TRECHO DO DOCUMENTO ->
════════════════
Alternativas para combater a transfobia no Brasil contemporâneo
Enviada em 12/11/2021
O quadro expressionista “O grito”, do pintor norueguês Edvard Munch, retrata a inquietude, o medo e o desespero refletidos no semblante de um personagem envolto por uma atmosfera de profunda desolação. Para além da obra, observa-se que, na conjuntura brasileira contemporânea, o sentimento de milhares de induvíduos assolados pelo preconceito à pessoas transgênero é, amiudamente, semelhante ao ilustrado pelo artista. Nesse viés, torna-se cucial analisar as causas desse revés, dentre as quais se destacam a negligência governamental e a desinformação do povo, que por sua vez, é ignorante perante o tema.
A princípio, é imperioso notar que a indiligência do Estado potencializa a transfobia em nosso país. Esse contexto de inoperância das esferar de poder exemplifica a teoria das Instituições Zumbis, do sociólogo Zygmunt Bauman, que as descreve como presentes na sociedade, todavia, sem cumprirem sua função social com eficácia. Sob essa ótica, devido à baixa atuação das autoridades, é notório um aumento no número de casos de agressão à comunidade transgênero, deixando muitos com graves sequelas físicas e mentais, além do expressivo número de assassinatos contra o grupo.
Outrossim, é igualmente preciso apontar o preconceito como outro fator que contribui para a manutenção da transfobia no Brasil. Posto isso, de acordo com pesquisas realizadas pela Assossiação Nacional de Travestis e Transexuais, o Brasil é o país com o maior número de pessoas trans mortas em todo o mundo, tendo mais de cento e vinte assassinatos notificados em dois mil e dezenove. Diante de tal exposto, a crescente onda de ataques à comunidade trans e a falta de incentivo por parte governamental e de empresas privadas, o público trans se coloca em risco afim de prover sustento para sua casa.
════════════════
LISTA DE ATIVIDADES ->
a. Quantos assassinatos de pessoas trans foram notificados no Brasil em 2019, de acordo com o trecho do documento?
b. Liste os sentimentos que, segundo o trecho do documento, o quadro "O grito" retrata no semblante do personagem.
c. Por favor, traduza para o inglês esta frase do trecho do documento: "A princípio, é imperioso notar que a indiligência do Estado potencializa a transfobia em nosso país."

LINHAS FORNECIDAS ->
════════════════
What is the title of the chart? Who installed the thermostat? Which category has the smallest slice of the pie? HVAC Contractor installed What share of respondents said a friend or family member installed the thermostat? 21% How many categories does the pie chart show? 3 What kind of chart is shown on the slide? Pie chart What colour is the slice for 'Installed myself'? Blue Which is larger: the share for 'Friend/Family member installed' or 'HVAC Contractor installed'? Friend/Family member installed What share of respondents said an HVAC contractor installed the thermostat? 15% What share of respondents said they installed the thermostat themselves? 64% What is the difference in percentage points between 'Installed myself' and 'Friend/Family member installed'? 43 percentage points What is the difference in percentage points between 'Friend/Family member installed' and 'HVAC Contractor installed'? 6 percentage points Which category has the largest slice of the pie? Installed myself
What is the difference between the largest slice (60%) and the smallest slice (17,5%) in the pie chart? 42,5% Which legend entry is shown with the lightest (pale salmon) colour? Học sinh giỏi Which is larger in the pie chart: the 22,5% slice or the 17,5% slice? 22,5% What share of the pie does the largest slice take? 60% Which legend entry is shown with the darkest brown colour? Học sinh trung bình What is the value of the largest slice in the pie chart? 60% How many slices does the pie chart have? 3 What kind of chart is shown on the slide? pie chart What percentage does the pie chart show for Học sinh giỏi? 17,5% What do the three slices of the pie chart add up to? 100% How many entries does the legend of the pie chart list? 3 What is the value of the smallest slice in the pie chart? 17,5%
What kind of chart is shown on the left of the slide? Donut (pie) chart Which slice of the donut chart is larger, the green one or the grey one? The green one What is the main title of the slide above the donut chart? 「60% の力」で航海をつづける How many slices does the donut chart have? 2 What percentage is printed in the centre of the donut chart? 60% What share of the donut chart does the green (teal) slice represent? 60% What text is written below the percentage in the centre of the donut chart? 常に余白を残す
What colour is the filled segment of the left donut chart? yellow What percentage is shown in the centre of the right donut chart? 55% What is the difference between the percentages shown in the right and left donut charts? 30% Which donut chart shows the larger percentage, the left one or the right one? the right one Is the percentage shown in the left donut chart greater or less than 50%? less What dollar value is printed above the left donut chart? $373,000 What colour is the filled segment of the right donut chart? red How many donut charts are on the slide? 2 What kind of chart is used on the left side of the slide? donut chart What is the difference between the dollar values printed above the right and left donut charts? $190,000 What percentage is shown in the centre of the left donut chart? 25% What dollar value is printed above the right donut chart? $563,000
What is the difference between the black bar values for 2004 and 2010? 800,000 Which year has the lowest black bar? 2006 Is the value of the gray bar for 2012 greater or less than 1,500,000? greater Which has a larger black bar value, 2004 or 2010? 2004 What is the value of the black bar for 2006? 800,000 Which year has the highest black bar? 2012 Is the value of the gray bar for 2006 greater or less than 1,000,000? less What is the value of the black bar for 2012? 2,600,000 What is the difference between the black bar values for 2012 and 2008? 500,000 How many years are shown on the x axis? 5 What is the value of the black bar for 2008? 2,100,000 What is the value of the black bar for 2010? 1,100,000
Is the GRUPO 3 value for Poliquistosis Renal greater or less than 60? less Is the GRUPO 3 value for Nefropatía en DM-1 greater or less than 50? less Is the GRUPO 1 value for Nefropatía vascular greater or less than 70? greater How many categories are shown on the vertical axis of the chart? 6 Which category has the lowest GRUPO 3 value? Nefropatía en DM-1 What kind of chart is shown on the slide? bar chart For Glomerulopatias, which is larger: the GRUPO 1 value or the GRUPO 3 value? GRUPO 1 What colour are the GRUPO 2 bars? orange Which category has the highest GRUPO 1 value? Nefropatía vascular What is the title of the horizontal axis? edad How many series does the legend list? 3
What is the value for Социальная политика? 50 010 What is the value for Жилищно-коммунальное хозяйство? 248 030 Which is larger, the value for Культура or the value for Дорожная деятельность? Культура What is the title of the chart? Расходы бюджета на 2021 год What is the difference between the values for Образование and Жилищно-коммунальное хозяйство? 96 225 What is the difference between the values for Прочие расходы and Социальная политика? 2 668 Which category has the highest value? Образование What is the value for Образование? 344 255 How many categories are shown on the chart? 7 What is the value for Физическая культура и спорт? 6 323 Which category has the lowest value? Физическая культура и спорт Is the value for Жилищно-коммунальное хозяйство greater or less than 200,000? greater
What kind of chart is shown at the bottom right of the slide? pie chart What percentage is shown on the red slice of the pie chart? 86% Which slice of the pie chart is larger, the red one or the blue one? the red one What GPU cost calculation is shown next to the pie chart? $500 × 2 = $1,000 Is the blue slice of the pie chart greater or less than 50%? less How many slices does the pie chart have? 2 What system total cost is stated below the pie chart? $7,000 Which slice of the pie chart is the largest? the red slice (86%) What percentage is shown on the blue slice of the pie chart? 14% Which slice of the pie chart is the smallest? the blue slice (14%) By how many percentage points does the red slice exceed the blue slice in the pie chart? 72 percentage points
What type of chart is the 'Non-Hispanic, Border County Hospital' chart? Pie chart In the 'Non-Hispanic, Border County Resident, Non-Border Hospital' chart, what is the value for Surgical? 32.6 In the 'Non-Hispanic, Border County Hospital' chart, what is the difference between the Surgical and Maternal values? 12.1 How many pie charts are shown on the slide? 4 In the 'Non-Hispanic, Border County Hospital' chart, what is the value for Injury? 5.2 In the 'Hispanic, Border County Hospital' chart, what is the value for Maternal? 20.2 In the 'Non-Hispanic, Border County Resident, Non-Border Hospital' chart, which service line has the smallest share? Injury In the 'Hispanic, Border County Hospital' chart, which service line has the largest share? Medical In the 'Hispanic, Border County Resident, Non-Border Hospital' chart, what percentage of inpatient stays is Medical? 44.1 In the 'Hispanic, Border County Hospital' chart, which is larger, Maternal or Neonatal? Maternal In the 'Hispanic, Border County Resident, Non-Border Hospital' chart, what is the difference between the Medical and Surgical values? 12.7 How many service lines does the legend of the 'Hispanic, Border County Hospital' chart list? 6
════════════════
SUAS RESPOSTAS ->
a. Mais de cento e vinte assassinatos.

b. Inquietude, medo e desespero.

c. First of all, it is imperative to note that the State's lack of diligence intensifies transphobia in our country.